MITCHELL, S.D. - A Mitchell, S.D., surgeon has resigned from the Avera Queen of Peace Board of Directors following controversial comments he made to the editor of The Daily Republic.

Jerome K. Howe submitted his resignation from the board, and the board accepted it, Avera Queen of Peace's Trish Delaney said Monday afternoon.

When asked whether the resignation was forced or voluntary, Delaney, vice president of marketing/fund development, said she did not know.

"It's been given to me officially that Dr. Howe has resigned from the board, and the board has accepted his resignation," Delaney said.

Howe was still listed Monday as an Avera surgeon on the health system's Web site. Delaney declined to say whether Howe is still employed in that capacity by the hospital.

"Those things are confidential, and we just can't comment on them," Delaney said. "... We protect the privacy and confidentiality of our employees and patients."

▶ [SUPPLIED MATERIAL]:

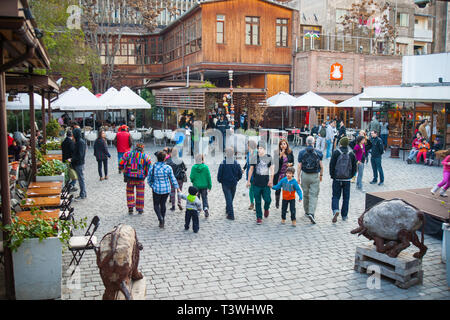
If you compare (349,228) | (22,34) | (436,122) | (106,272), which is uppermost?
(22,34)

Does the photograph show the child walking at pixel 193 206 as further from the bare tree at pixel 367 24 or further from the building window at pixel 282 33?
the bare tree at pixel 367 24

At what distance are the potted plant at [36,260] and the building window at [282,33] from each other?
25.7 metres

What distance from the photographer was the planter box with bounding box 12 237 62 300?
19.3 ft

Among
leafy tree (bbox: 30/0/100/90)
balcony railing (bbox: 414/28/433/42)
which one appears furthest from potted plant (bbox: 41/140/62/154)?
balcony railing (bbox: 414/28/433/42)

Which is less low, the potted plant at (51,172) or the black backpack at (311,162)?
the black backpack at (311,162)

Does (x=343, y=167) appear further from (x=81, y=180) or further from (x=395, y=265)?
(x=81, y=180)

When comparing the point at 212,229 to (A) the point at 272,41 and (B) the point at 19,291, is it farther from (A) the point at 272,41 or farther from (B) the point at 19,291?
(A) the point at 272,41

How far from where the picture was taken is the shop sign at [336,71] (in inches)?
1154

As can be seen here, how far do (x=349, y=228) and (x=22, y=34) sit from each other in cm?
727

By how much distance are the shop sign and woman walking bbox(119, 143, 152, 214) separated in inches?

▶ [WHAT TO DO]:
- A) Rewrite the part of the report on the surgeon's resignation that begins at the words "Jerome K. Howe" and ends after "did not know.". Put "departure" everywhere "resignation" appears.
- B) Answer these questions from the report on the surgeon's resignation:
(i) What is Trish Delaney's job title?
(ii) On what day was Howe still listed as an Avera surgeon on the health system's Web site?
(iii) To whom did Howe make the controversial comments?
- C) Continue the report on the surgeon's resignation from the last sentence shown.
The material after the report is separate from it and has nothing to do with it.

▶ [RESPONSES BY ITEM NUMBER]:
- A)
Jerome K. Howe submitted his departure from the board, and the board accepted it, Avera Queen of Peace's Trish Delaney said Monday afternoon.

When asked whether the departure was forced or voluntary, Delaney, vice president of marketing/fund development, said she did not know.

- B)
(i) Vice president of marketing/fund development
(ii) Monday
(iii) The editor of The Daily Republic

- C)
Delaney had previously issued this written statement about Howe's employment status: "We don't discuss the details of our employee disciplinary process, but we are taking this situation very seriously and our investigation is continuing."

Howe allegedly made threatening comments over the phone March 6 to Daily Republic Editor Korrie Wenzel. Howe, who was upset about an editorial Wenzel had written, allegedly said Wenzel was lucky The Daily Republic hadn't been "firebombed."

On March 9, Howe visited Wenzel's office and, after being told that a recorder was on, used a racial slur to describe physicians of Middle Eastern descent. According to Wenzel, Howe used the same racial slur during their earlier phone conversation.

Local police investigated Howe's allegedly threatening comments and forwarded the investigatory file to the Davison County State's Attorney's Office.

State's Attorney Pat Smith said Monday that he has turned the file over to Assistant State's Attorney Bob O'Keefe, in order to avoid the appearance of a conflict of interest. Smith's wife works for Avera as the director of Avera Brady Health and Rehab.

O'Keefe, who will decide whether or not Howe's threatening comments warrant the filing of criminal charges, could not be reached Monday by The Daily Republic.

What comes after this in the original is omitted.